The normal distribution is the most commonly used distribution in all of statistics and is known for being symmetrical and bell-shaped.
A closely related distribution is the t-distribution, which is also symmetrical and bell-shaped but it has heavier “tails” than the normal distribution.
That is, more values in the distribution are located in the tail ends than the center compared to the normal distribution:
In statistical jargon we use a metric called kurtosis to measure how “heavy-tailed” a distribution is.

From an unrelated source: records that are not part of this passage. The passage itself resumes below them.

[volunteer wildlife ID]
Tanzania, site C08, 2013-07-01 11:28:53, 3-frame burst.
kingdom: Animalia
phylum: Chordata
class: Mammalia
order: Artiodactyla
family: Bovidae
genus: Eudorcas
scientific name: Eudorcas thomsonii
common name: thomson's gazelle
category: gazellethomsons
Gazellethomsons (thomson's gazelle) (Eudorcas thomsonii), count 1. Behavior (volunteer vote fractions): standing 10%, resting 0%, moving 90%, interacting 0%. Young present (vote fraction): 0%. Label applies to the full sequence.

Thus, we would say that the kurtosis of a t-distribution is greater than a normal distribution.
For example, the formula to calculate a confidence interval for a population mean is as follows:
Confidence Interval = x +/- t1-α/2, n-1*(s/√n)
- x: sample mean
- t: the critical t-value, based on the significance level α and sample size n
- s: sample standard deviation
- n: sample size
- We do not know the population standard deviation.
- The sample size is less than or equal to 30.
The following flow diagram provides a helpful way to know whether you should use the critical value from the t table or the z table:
The main difference between using the t-distribution compared to the normal distribution when constructing confidence intervals is that critical values from the t-distribution will be larger, which leads to wider confidence intervals.
For example, suppose we’d like to construct a 95% confidence interval for the mean weight for some population of turtles so we go out and collect a random sample of turtles with the following information:
- Sample size n = 25
- Sample mean weight x = 300
- Sample standard deviation s = 18.5
The z-critical value for a 95% confidence level is 1.96 while a t-critical value for a 95% confidence interval with df = 25-1 = 24 degrees of freedom is 2.0639.
Thus, a 95% confidence interval for the population mean using a z-critical value is:
95% C.I. = 300 +/- 1.96*(18.5/√25) = [ 292.75 , 307.25]
While a 95% confidence interval for the population mean using a t-critical value is:
95% C.I. = 300 +/- 2.0639*(18.5/√25) = [ 292.36 , 307.64]
Notice that the confidence interval with the t-critical value is wider.
The idea here is that when we have small sample sizes, we’re less certain about the true population mean so it makes since to use the t-distribution to produce wider confidence intervals that have a higher chance of containing the true population mean.
Visualizing Degrees of Freedom for the t-Distribution
It’s worth noting that as the degrees of freedom increases, the t-distribution approaches the normal distribution.
To illustrate this, consider the following graph that shows the shape of the t-distribution with the following degrees of freedom:
- df = 3
- df = 10
- df = 30
Beyond 30 degrees of freedom, the t-distribution and the normal distribution become so similar that the differences between using a t-critical value vs. a z-critical value in formulas becomes negligible.